Lee Teng-hui was born on January 15 1923 in Sanchih, a village on the outskirts of Taipei, when the island was under Japanese rule; he never set foot on mainland China. His early successes could be traced to the efforts of the Japanese empire to co-opt local elites in its colonies; in his high school class, he was one of only four Taiwanese students.
He sat out the Second World War at the Kyoto Imperial University in Japan, returning to study at the National Taiwan University in 1945, during the brief period of reunification with mainland China which ended in 1949 when Chiang Kai-shek led his nationalist supporters to freedom from China’s communists.
In 1952 he completed a Master’s degree at Iowa State University, and returned to the US in the 1960s to do a PhD thesis at Cornell on agricultural economics. In the meantime, he had worked in the US-Taiwan Joint Commission on Rural Reconstruction.
Lee joined the ruling Kuomintang (KMT) in 1971 and was made a cabinet minister responsible for agriculture. In 1984 President Chiang Ching-kuo appointed him his vice-president.
Lee was widely credited with the agricultural reforms which yielded the surpluses that created the basis for the spectacular industrial growth of the 1980s.
In his final years, Chiang lifted martial law and legalised opposition parties, but the KMT still ran Taiwan as, in effect, a one-party state. When Chiang died in 1988, Lee was sworn in as his constitutional successor.

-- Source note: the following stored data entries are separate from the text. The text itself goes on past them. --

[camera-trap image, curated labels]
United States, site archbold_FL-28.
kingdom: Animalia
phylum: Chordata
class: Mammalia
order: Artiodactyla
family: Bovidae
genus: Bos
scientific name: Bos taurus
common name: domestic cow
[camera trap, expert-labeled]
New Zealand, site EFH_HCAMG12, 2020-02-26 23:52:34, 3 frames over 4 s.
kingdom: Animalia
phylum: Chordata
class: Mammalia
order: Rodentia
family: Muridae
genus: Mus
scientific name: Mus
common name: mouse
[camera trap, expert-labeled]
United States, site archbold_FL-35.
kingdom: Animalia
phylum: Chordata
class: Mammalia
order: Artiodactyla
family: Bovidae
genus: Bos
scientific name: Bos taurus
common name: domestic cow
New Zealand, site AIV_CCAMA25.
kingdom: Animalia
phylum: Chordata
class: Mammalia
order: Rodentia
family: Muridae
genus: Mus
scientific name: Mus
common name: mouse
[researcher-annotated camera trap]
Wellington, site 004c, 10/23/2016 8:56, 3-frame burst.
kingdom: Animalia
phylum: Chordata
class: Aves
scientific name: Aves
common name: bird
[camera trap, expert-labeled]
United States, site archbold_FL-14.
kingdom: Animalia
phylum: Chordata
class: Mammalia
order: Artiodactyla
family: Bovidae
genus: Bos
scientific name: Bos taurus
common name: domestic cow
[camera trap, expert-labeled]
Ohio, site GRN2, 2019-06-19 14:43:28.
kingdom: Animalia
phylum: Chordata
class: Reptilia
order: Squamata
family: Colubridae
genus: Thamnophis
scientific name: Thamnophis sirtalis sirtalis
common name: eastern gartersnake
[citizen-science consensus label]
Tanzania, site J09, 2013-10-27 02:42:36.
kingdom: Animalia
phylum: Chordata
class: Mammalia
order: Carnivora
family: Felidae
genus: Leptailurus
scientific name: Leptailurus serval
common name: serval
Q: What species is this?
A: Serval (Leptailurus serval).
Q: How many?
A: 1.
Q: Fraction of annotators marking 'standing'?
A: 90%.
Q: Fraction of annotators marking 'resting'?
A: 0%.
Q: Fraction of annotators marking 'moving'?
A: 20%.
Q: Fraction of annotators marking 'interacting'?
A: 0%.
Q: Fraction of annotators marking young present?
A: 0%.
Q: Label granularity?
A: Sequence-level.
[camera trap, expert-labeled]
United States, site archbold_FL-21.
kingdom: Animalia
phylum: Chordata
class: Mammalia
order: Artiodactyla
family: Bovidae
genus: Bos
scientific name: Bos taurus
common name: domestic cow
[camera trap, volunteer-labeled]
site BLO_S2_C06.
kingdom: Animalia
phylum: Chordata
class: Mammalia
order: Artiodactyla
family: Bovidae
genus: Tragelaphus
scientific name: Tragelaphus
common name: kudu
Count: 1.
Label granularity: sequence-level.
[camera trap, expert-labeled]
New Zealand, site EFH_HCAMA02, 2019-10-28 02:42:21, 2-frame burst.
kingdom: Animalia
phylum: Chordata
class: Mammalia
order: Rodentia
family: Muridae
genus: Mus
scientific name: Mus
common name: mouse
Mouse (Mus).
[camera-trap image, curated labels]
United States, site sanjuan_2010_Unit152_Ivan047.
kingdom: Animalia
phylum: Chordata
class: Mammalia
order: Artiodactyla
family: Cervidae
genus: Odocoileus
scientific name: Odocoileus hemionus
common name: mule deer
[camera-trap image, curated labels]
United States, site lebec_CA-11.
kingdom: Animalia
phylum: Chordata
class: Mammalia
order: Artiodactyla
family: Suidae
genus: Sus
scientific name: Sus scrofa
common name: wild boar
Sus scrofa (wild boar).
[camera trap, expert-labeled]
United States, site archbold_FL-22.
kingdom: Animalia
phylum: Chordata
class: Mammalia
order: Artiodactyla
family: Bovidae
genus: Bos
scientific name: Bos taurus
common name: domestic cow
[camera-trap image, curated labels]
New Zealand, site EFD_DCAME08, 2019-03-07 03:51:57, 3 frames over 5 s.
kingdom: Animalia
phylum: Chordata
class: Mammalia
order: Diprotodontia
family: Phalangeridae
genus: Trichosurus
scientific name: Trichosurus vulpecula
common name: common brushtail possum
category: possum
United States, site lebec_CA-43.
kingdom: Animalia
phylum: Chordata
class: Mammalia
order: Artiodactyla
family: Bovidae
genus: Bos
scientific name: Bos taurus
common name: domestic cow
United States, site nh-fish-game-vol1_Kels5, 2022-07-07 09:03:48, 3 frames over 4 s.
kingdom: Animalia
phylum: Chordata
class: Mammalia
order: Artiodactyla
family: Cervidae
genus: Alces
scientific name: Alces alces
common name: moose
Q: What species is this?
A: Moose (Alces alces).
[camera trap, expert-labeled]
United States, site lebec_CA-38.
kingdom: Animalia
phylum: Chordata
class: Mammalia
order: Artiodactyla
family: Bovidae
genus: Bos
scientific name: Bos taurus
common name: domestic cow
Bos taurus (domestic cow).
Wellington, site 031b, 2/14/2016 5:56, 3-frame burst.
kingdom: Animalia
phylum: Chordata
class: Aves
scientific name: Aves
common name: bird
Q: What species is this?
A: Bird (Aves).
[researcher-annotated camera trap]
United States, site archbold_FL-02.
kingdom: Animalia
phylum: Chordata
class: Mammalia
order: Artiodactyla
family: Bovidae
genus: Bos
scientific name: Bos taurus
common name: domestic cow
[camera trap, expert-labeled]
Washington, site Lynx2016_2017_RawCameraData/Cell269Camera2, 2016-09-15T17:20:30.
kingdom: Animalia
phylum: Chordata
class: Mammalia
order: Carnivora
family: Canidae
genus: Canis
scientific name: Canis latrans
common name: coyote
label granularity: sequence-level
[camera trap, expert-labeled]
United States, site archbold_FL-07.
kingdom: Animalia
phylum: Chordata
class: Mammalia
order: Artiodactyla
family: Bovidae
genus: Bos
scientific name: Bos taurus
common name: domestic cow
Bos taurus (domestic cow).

In the years that followed Lee outmanoeuvred the more conservative elements in the KMT and continued the process of democratisation, decreasing the concentration of government authority in the hands of mainland Chinese.
Until the 1990s the president had been chosen in a ballot of the deputies of the National Assembly. In 1996, however, Lee was re-elected in the first direct presidential election in Taiwanese history, his public popularity boosted by missile tests carried out by Beijing in an attempt to intimidate and discourage the electorate from supporting him.
Lee was succeeded in 2000 by Chen Shui-bian, the Democratic Progressive Party candidate whose election ended KMT rule, but who, like his predecessor, continued to frustrate Beijing’s attempts to get Taipei to acknowledge the mainland’s sovereignty and accept a timetable for unification.